Pupuk Organik Ini Bisa Bantu Produksi Sawi Lebih Optimal


Pertanianku — Sawi sudah menjadi bahan konsumsi harian bagi masyarakat Indonesia. Ada beberapa jenis sawi yang biasa dibudidayakan seperti sawi putih, sawi hijau, dan sawi huma. Jika Anda berniat untuk membudidayakan sayuran ini di rumah, sebaiknya gunakan pupuk organik untuk membantu produksi sawi lebih optimal.

produksi sawi lebih optimal
Foto: Dok. Pertanianku

Selain mengandung karbohidrat, sawi juga mengandung vitamin dan mineral. Sawi hijau merupakan jenis sawi yang banyak menjadi pilihan untuk dikonsumsi. Sementara itu, pengertian pupuk organik itu sendiri ialah tambahan unsur hara untuk tanaman yang berasal dari bahan nonkimia. Selain bermanfaat untuk memperbaiki kesuburan tanah, menggunakan pupuk organik juga dapat meminimalisasi residu bahan kimia akibat pupuk kimia.

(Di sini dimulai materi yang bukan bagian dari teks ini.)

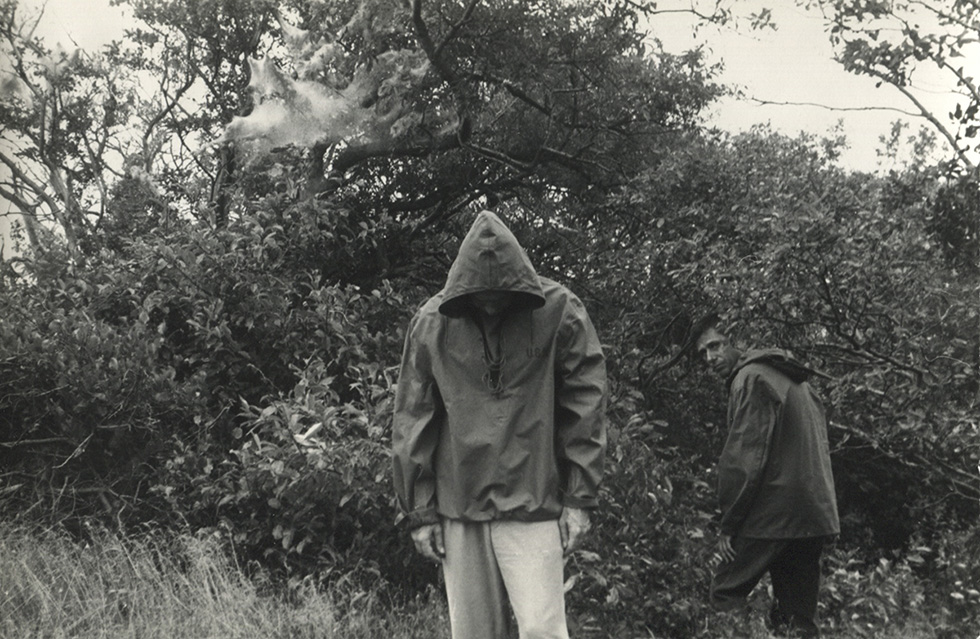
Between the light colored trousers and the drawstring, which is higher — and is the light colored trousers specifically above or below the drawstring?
below

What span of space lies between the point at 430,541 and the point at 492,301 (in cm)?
87

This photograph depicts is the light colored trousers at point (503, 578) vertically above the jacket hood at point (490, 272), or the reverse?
the jacket hood at point (490, 272)

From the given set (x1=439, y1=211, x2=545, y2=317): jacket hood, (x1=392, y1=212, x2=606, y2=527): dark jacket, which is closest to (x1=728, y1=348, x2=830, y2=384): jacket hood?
(x1=392, y1=212, x2=606, y2=527): dark jacket

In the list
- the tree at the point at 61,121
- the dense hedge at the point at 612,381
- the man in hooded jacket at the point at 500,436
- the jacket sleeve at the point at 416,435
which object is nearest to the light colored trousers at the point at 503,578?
the man in hooded jacket at the point at 500,436

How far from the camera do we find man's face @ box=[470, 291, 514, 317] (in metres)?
3.51

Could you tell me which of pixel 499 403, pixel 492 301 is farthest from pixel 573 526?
pixel 492 301

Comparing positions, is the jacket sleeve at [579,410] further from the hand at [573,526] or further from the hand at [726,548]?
the hand at [726,548]

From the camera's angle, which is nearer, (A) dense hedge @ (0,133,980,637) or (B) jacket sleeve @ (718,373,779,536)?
(B) jacket sleeve @ (718,373,779,536)

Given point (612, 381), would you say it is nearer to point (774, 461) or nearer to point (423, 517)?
point (774, 461)

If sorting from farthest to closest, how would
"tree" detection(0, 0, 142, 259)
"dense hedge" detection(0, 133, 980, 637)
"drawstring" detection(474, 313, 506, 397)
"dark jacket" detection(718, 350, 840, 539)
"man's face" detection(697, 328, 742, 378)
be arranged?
"tree" detection(0, 0, 142, 259), "dense hedge" detection(0, 133, 980, 637), "man's face" detection(697, 328, 742, 378), "dark jacket" detection(718, 350, 840, 539), "drawstring" detection(474, 313, 506, 397)

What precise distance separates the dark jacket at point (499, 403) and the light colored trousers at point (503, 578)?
70 mm

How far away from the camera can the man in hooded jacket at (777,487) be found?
5.06 metres

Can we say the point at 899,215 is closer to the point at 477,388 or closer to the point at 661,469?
the point at 661,469

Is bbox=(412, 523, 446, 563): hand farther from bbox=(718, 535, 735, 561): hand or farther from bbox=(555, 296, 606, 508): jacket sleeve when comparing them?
bbox=(718, 535, 735, 561): hand
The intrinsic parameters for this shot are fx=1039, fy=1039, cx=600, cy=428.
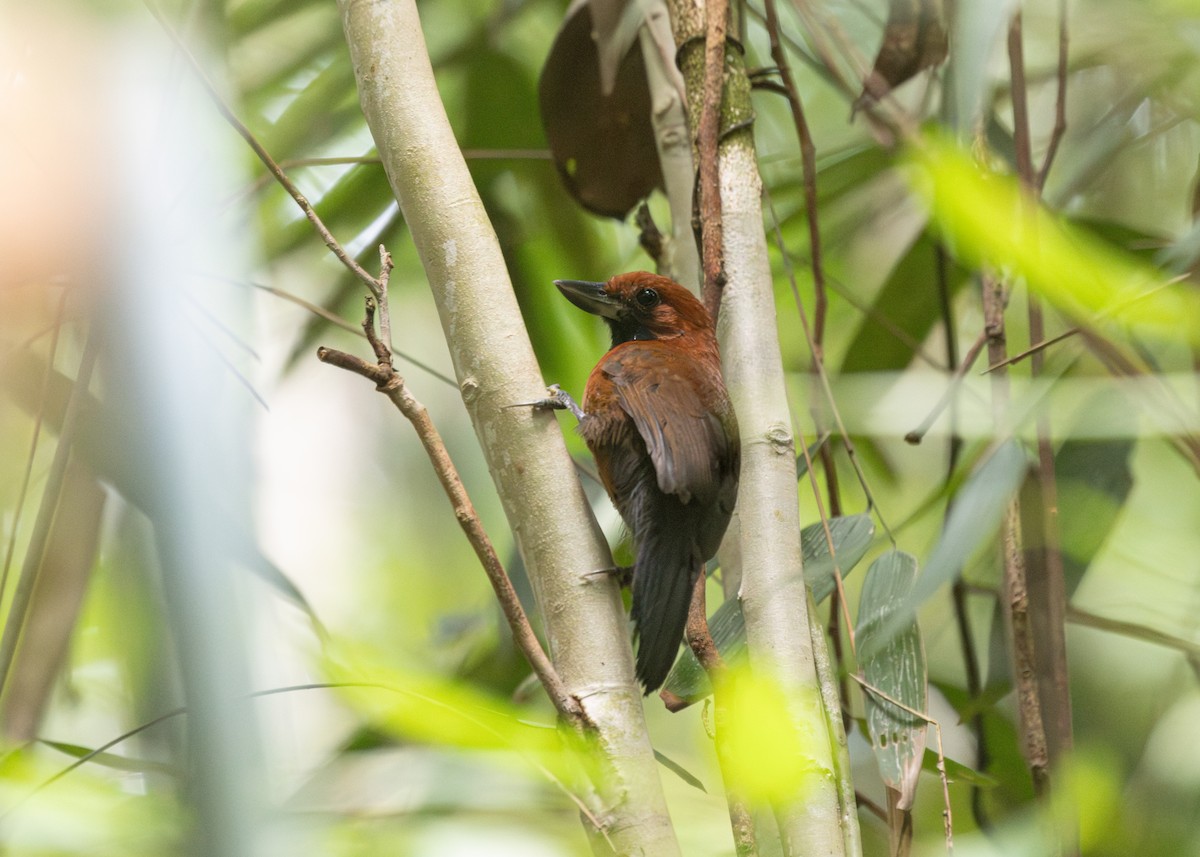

Ternyata ada pupuk organik dengan bahan dasar tulang sapi, lele, brotowali, dan vinasse. Pupuk-pupuk ini berwujud cair atau lebih dikenal dengan sebutan Pupuk Organik Cair (POC). Lantas, bagaimana cara membuat pupuk organik dengan bahan dasar tersebut?

  1. Pupuk organik fermentasi tulang sapi

Cara membuatnya cukup mudah, yaitu siapkan tulang sapi kemudian dilarutkan dalam 1 liter air dan 1 kg gula aren. Gula aren ini berfungsi sebagai penyedia karbohidrat mikroba. Campuran tersebut disimpan dalam wadah tertutup. Wadah dibuka setiap 3 hari sekali agar gas CO2 hasil fermentasi keluar. Selama 1 minggu penyimpanan wadah dibuka dan cairan hasil fermentasi disaring.

  1. Pupuk organik fermentasi lele

Untuk membuat pupuk organik dari fermentasi lele, lele dipotong melintang kemudian dicampur dengan 1 liter air dan 1 kg gula aren. Selanjutnya, campuran tersebut diletakkan dalam wadah tertutup kemudian dibiarkan 1 minggu. Setiap 3 hari sekali wadah dibuka untuk mengeluarkan gas CO. Selama 1 minggu penyimpanan, wadah dibuka dan cairan hasil fermentasi disaring.

  1. Pupuk organik fermentasi brotowali
Baca Juga:  Cara Menanam Kentang Menggunakan Mulsa

Pembuatannya dengan memotong brotowali menjadi ukuran yang kecil, kemudian dicampur dengan 1 liter air dan 1 kg gula aren. Campuran difermentasikan dalam wadah tertutup. Wadah dibuka setiap 3 hari sekali agar gas CO2 hasil fermentasi keluar. Selama 1 minggu penyimpanan, wadah dibuka dan cairan hasil fermentasi disaring.

  1. Pupuk organik vinasse

Vinasse didapatkan dari limbah pabrik gula. Agar dapat diaplikasikan sebagai pupuk organik, vinasse ditambah dolomit sebanyak 250g setiap liter air untuk menurunkan pH karena pH yang terdapat pada vinasse cukup rendah, yaitu sekitar 4,35.